Background Interleukin 8 (IL-8) and Interferon gamma inducible protein 10 (IP-10) are pro-inflammatory chemokines that may play key antagonistic roles in regulating corneal immune privilege and angiogenesis prevention. Some groups have reported that tear levels of IL-8 and IP-10 measured by multiplexed antibody-based assay are artifact prone and therefore unreliable, leading to their under-utilization as ocular surface disease and dry eye biomarkers. The current study compares tear levels of IL-8 and IP-10 measured by multiplexed cytometric bead-based assay (CBA) with single analyte ELISA assay. Mass spectrometry, a non-antibody based method, was also used to obtain confirmation of tear levels. Methods Matching pairs of micropipette-collected non-stimulated and stimulated tears from 20 non-dry eye subjects were assayed by sandwich ELISA and by BioRad 27-Plex cytokine assay on a Luminex 200 system. Subsequently, non-stimulated tear samples of 4 subjects from a group of 49 non-dry eye and aqueous deficient dry eye subjects, which were assayed by another investigator using CBA, were processed for IL-8 and IP-10 isolation and subjected to ABSciex 5600 Triple-TOF mass spectrometry for semi-quantitative analysis.
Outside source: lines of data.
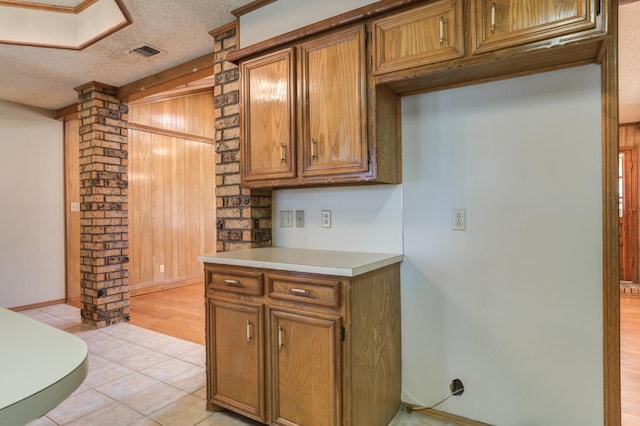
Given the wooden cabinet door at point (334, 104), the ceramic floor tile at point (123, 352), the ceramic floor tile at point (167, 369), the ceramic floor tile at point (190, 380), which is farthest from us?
the ceramic floor tile at point (123, 352)

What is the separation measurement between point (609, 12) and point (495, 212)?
36.1 inches

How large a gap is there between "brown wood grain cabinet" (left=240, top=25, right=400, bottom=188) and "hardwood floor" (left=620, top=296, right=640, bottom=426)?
1.83 meters

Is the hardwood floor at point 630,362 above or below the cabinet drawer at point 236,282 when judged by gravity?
below

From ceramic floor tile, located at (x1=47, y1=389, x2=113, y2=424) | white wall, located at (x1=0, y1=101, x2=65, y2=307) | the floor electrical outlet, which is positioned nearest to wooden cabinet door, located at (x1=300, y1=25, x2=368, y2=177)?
the floor electrical outlet

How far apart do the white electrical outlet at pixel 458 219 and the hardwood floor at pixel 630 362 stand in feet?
4.39

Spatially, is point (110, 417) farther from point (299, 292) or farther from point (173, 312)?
point (173, 312)

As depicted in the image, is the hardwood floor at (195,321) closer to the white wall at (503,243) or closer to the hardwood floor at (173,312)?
the hardwood floor at (173,312)

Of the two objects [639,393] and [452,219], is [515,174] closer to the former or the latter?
[452,219]

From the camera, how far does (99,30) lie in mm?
2613

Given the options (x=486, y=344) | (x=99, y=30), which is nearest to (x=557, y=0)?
(x=486, y=344)

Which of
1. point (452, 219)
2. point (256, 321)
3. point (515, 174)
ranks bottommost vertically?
point (256, 321)

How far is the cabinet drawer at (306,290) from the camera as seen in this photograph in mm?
1597

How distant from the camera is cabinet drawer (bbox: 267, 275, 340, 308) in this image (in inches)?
62.9

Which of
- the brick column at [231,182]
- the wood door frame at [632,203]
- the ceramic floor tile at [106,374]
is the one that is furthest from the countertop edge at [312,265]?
the wood door frame at [632,203]
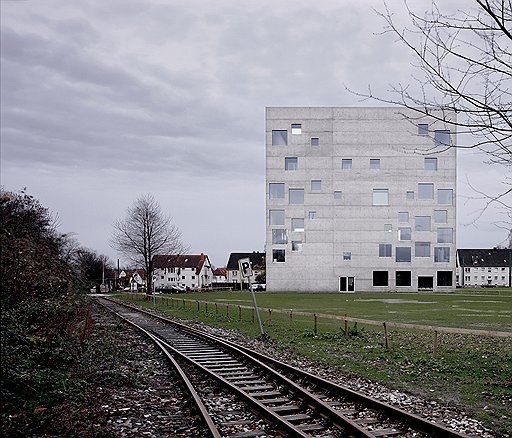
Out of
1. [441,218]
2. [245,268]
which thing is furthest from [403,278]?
[245,268]

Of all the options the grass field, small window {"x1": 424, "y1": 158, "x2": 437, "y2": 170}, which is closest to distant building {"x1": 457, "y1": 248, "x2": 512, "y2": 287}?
small window {"x1": 424, "y1": 158, "x2": 437, "y2": 170}

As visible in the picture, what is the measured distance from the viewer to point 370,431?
8.04 metres

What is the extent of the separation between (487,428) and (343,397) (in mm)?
2507

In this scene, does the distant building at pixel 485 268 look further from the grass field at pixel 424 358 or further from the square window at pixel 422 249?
the grass field at pixel 424 358

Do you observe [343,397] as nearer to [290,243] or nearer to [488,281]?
[290,243]

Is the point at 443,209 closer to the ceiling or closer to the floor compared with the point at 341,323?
closer to the ceiling

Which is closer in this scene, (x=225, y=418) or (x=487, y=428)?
(x=487, y=428)

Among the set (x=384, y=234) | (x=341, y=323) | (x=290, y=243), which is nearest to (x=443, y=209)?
(x=384, y=234)

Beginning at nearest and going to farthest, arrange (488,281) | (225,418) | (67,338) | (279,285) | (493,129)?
(225,418) → (493,129) → (67,338) → (279,285) → (488,281)

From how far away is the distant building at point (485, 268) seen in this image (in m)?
163

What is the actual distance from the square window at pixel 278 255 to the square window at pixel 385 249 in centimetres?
1191

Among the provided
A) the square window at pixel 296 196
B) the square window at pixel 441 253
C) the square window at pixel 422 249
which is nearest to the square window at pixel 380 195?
the square window at pixel 422 249

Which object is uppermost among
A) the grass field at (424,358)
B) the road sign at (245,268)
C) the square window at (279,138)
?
the square window at (279,138)

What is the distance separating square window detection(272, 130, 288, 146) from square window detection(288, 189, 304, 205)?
592 cm
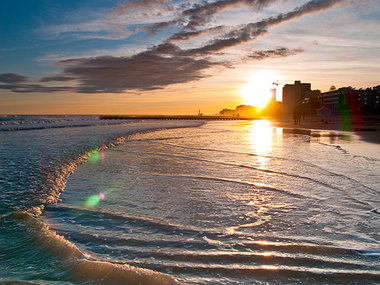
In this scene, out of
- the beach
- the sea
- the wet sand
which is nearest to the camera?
the sea

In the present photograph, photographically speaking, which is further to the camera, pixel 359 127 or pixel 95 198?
pixel 359 127

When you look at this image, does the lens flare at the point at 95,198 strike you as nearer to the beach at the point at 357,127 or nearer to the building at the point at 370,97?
the beach at the point at 357,127

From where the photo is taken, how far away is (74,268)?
135 inches

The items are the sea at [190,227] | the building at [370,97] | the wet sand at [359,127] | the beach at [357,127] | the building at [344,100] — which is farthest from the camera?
the building at [370,97]

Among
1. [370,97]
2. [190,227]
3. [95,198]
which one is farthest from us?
[370,97]

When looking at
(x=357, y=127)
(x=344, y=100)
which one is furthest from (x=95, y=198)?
(x=344, y=100)

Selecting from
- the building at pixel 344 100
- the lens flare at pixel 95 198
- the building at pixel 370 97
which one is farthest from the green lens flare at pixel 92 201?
the building at pixel 370 97

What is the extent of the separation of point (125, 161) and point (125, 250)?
26.5 feet

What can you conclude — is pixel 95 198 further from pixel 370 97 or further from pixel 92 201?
pixel 370 97

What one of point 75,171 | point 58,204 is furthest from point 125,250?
point 75,171

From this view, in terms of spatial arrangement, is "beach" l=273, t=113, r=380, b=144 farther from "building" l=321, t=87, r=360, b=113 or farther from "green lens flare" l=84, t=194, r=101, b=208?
"building" l=321, t=87, r=360, b=113

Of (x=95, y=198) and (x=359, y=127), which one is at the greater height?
(x=359, y=127)

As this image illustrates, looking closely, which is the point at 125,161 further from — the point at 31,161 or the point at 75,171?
the point at 31,161

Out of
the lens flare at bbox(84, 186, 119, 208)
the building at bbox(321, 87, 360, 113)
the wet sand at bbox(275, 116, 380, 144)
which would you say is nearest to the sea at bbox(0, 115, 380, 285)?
the lens flare at bbox(84, 186, 119, 208)
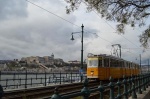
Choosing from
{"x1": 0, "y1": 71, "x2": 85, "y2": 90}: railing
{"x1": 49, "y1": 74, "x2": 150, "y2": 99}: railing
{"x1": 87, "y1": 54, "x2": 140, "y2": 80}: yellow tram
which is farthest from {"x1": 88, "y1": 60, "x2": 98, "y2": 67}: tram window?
{"x1": 49, "y1": 74, "x2": 150, "y2": 99}: railing

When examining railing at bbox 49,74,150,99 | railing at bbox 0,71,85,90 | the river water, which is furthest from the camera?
the river water

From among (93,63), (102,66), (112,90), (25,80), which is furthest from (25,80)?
(112,90)

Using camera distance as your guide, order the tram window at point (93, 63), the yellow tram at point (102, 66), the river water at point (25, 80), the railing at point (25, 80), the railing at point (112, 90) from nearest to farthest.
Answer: the railing at point (112, 90) < the railing at point (25, 80) < the river water at point (25, 80) < the yellow tram at point (102, 66) < the tram window at point (93, 63)

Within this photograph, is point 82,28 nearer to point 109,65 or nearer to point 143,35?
point 109,65

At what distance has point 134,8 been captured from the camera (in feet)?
59.5

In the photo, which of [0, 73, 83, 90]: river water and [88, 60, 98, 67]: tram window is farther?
[88, 60, 98, 67]: tram window

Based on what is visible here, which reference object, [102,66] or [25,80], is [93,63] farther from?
[25,80]

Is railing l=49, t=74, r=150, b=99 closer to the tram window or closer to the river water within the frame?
the river water

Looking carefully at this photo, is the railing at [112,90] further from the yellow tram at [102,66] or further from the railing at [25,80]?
the yellow tram at [102,66]

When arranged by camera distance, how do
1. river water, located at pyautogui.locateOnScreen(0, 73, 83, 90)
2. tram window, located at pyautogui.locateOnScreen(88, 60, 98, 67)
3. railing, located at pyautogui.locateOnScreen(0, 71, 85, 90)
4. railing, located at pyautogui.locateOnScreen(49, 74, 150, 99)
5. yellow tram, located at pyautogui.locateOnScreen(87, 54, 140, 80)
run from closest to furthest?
1. railing, located at pyautogui.locateOnScreen(49, 74, 150, 99)
2. railing, located at pyautogui.locateOnScreen(0, 71, 85, 90)
3. river water, located at pyautogui.locateOnScreen(0, 73, 83, 90)
4. yellow tram, located at pyautogui.locateOnScreen(87, 54, 140, 80)
5. tram window, located at pyautogui.locateOnScreen(88, 60, 98, 67)

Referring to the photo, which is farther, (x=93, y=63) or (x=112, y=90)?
(x=93, y=63)

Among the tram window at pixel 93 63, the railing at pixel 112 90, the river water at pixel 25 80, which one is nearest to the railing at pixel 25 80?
the river water at pixel 25 80

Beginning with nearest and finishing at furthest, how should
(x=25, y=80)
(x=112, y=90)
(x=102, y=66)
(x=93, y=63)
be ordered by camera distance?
(x=112, y=90) < (x=25, y=80) < (x=102, y=66) < (x=93, y=63)

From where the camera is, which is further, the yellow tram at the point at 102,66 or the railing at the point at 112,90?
the yellow tram at the point at 102,66
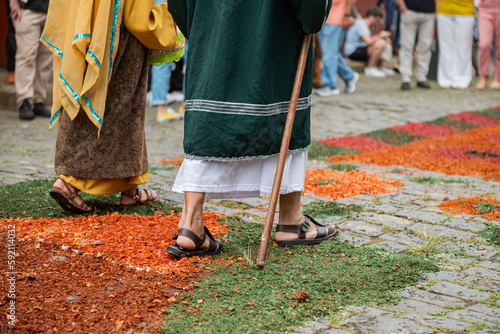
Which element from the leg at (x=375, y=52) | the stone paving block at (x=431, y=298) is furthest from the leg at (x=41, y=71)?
the leg at (x=375, y=52)

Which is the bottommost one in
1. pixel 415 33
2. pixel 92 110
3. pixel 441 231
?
pixel 441 231

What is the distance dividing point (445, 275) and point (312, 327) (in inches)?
38.1

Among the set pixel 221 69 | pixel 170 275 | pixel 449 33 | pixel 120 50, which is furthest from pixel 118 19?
pixel 449 33

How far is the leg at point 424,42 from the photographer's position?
461 inches

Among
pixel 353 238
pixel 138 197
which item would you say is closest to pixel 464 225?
pixel 353 238

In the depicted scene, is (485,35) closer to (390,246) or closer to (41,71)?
(41,71)

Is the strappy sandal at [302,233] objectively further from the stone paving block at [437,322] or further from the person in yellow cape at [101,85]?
the person in yellow cape at [101,85]

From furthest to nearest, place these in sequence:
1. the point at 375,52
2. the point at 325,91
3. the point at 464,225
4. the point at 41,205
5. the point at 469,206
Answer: the point at 375,52, the point at 325,91, the point at 469,206, the point at 41,205, the point at 464,225

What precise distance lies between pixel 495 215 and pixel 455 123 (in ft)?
15.3

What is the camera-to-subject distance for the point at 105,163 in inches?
156

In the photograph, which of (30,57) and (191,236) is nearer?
(191,236)

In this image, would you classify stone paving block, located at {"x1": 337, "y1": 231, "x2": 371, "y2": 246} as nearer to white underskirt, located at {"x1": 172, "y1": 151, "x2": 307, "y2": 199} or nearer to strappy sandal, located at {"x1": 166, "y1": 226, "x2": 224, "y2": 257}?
white underskirt, located at {"x1": 172, "y1": 151, "x2": 307, "y2": 199}

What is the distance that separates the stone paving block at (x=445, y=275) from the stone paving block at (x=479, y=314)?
1.06ft

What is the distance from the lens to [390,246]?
358 centimetres
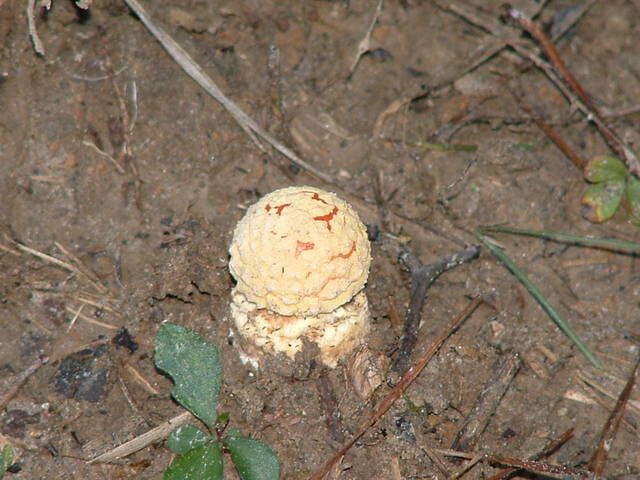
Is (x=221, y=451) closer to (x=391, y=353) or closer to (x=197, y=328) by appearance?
(x=197, y=328)

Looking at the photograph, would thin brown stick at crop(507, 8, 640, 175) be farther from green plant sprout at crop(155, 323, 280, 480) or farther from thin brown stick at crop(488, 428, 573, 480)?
green plant sprout at crop(155, 323, 280, 480)

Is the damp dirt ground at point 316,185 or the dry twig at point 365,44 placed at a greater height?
the dry twig at point 365,44

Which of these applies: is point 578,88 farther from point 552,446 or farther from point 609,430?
point 552,446

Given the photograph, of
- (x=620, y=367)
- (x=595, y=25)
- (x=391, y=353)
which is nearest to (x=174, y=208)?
(x=391, y=353)

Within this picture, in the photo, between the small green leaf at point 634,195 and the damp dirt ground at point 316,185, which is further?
the small green leaf at point 634,195

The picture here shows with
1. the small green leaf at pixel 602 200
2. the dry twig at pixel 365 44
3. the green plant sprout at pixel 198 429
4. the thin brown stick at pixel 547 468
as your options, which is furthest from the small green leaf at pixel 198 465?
the small green leaf at pixel 602 200

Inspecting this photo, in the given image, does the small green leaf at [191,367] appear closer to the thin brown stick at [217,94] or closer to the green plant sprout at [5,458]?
the green plant sprout at [5,458]
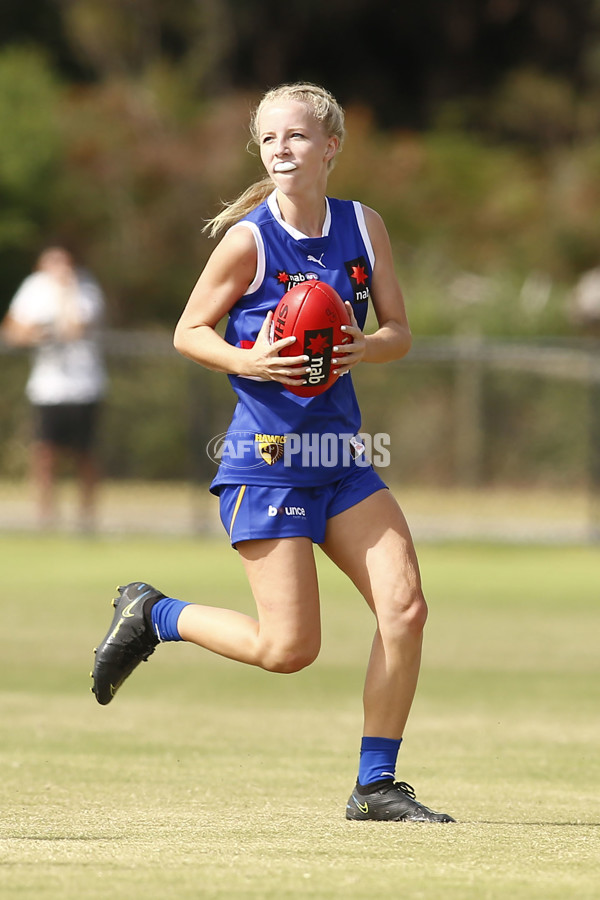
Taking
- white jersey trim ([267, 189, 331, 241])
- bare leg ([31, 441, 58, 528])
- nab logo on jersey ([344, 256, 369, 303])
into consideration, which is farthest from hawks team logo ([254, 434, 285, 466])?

Results Comparison of ELISA and CBA results showed strong correlation for IL-8 in non-stimulated tears and IP-10 in stimulated tears. There was a weaker relationship for non-stimulated IP-10 and stimulated IL-8. Bland Altman plots showed non-stimulated tear IL-8 to be valid by CBA, but non-stimulated IP-10 levels appeared to be subject to systematic interference by a matrix component and were therefore questionable. In both assays, IP-10 was consistently higher than IL-8. Tear IP-10 and IL-8 excised from electrophoresis gels were identified by mass spectrometry using strongly ionizing reference peptides. By both CBA and mass spectrometry, non-stimulated levels of tear IP-10 were higher than tear IL-8. Conclusion In this study, CBA was determined to be a valid assay for quantifying non-stimulated tear IL-8 and capable of replacing ELISA. This was not the case for tear IP-10, interference casting doubt on its potential to replace ELISA. Despite this limitation, mass spectrometry confirms that human tears contain much higher IP-10 levels than IL-8, supporting ELISA and CBA findings and further confirming the biomarker potential of IP-10.